[BEGIN SUPPLIED INFORMATION]

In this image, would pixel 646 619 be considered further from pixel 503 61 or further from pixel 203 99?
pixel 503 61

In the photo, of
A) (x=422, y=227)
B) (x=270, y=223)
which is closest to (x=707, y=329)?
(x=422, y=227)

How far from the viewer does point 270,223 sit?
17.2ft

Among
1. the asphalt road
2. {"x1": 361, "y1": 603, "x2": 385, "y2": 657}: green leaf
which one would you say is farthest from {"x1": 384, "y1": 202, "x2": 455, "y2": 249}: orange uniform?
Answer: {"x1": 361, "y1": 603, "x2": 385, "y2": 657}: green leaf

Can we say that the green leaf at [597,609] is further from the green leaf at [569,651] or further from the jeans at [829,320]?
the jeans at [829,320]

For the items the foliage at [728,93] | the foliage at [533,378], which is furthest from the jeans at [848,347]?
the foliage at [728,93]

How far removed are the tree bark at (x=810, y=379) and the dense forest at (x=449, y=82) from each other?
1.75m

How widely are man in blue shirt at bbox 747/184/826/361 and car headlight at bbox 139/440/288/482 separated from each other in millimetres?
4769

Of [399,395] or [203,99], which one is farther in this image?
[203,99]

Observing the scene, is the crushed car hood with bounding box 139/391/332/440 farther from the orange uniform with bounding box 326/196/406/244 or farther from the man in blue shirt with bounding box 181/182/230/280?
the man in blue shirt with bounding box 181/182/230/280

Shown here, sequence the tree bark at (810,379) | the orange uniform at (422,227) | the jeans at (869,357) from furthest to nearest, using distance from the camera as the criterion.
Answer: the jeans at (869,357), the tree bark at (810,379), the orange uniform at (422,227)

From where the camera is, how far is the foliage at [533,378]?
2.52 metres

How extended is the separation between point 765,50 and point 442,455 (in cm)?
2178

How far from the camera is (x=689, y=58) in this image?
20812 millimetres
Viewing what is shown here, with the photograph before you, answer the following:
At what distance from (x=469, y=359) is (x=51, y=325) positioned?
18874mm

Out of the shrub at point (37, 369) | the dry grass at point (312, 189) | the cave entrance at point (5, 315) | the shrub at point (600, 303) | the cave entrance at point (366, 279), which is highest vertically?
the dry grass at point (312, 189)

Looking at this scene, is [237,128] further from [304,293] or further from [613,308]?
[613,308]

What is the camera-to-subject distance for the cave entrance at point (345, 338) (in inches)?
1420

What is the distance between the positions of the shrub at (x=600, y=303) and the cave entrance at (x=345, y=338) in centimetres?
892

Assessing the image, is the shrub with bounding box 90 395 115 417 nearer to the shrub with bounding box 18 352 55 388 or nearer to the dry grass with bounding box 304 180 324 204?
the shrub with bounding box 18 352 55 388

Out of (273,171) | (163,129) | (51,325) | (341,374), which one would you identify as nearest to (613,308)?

[END SUPPLIED INFORMATION]

(WHAT YOU ARE ASKED TO DO): Start at the line containing "Shown here, sequence" and end with the line containing "2.52 metres". Write those lines out again, replacing "camera" with "viewer" and keeping everything else the same.

(FINISHED TASK):
Shown here, sequence the tree bark at (810,379) | the orange uniform at (422,227) | the jeans at (869,357) from furthest to nearest, using distance from the viewer as the criterion.
Answer: the jeans at (869,357), the tree bark at (810,379), the orange uniform at (422,227)

From where the viewer is, how far is the foliage at [533,378]?
2.52 metres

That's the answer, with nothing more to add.